RMSC5102 2020S Exercise for General Simulation
LEUNG Man Fung, Heman
Random variable generation
Exercise
Consider the quadratic random variable \(X\) with pdf: \[
\begin{aligned}
f_X(x) &=
\left\{
\begin{array}{ll}
\frac{3}{64} (x-2)^2 &, x \in [-2,2] \\
0 &, x \notin [-2,2]
\end{array}
\right. \\
\end{aligned}
\] Propose an inverse transform algorithm and acceptance-rejection algorithm using \(Y \sim N(0,1)\) to generate \(X\)

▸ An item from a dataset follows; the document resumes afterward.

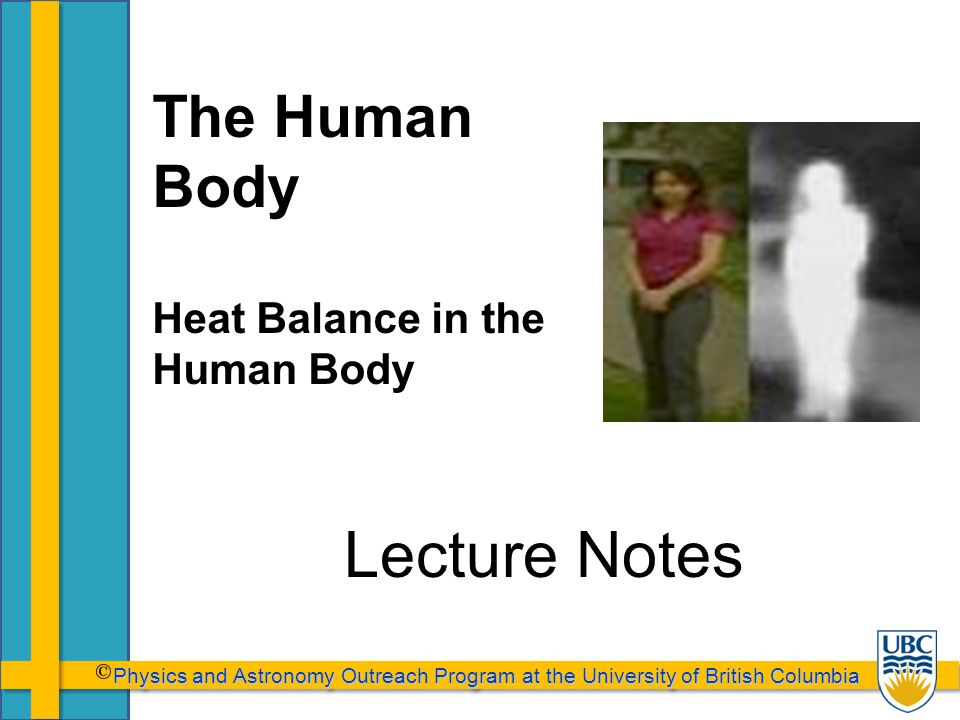 Physics and Astronomy Outreach Program at the University of British Columbia Physics and Astronomy Outreach Program at the University of British Columbia Lecture Notes The Human Body Heat Balance in the Human Body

(modified from RMSC4001 2014S final Q3)
Solution
Note that for \(x \in [-2,2]\), \[
\begin{aligned}
F_X(x) &= \int_{-2}^x \frac{3}{64} (t-2)^2 dt \\
&= \left[ \frac{1}{64} (t-2)^3 \right]_{-2}^x \\
&= \frac{1}{64} (x-2)^3 +1 \\
U = \frac{1}{64} (X-2)^3 +1 \implies (X-2)^3 &= 64U-64 \\
X &= (64U-64)^{\frac{1}{3}} +2
\end{aligned}
\] Hence the inverse transform algorithm is as follows:
1) Generate \(U \sim U(0,1)\)
2) Set \(X = (64U-64)^{\frac{1}{3}} +2\)
We verify the algorithm with the following R implementation:
n = 10000
U = runif(n)
X = -(64-64*U)^(1/3)+2 #R cannot handle cube root of negative
hist(X, freq=F)
px = seq(-2,2,by=0.01)
py = 3/64*(px-2)^2
lines(px, py, col="blue") #add target pdf of X
For the acceptance-rejection algorithm, note that \[
\begin{aligned}
f_Y(y) &= \frac{1}{\sqrt{2\pi}} e^{-\frac{1}{2} y^2} \\
\frac{f_X(y)}{f_Y(y)} &=
\left\{
\begin{array}{ll}
\frac{3\sqrt{2\pi}}{64} (y-2)^2 e^{\frac{1}{2} y^2} &, y \in [-2,2] \\
0 &, y \notin [-2,2]
\end{array}
\right. \\
c = \max_y \frac{f_X(y)}{f_Y(y)} &= \frac{f_X(-2)}{f_Y(-2)} = \frac{3 e^2 \sqrt{2\pi}}{4}
\end{aligned}
\] since \((y-2)^2\) is decreasing for \(y \in [-2,2]\) while \(e^{\frac{1}{2} y^2}\) is maximized at \(y=-2\) and \(y=2\). Hence the algorithm is as follows:
1) Generate \(Y \sim N(0,1)\)
2) If \(Y \notin [-2,2]\), return to step 1 (due to different support)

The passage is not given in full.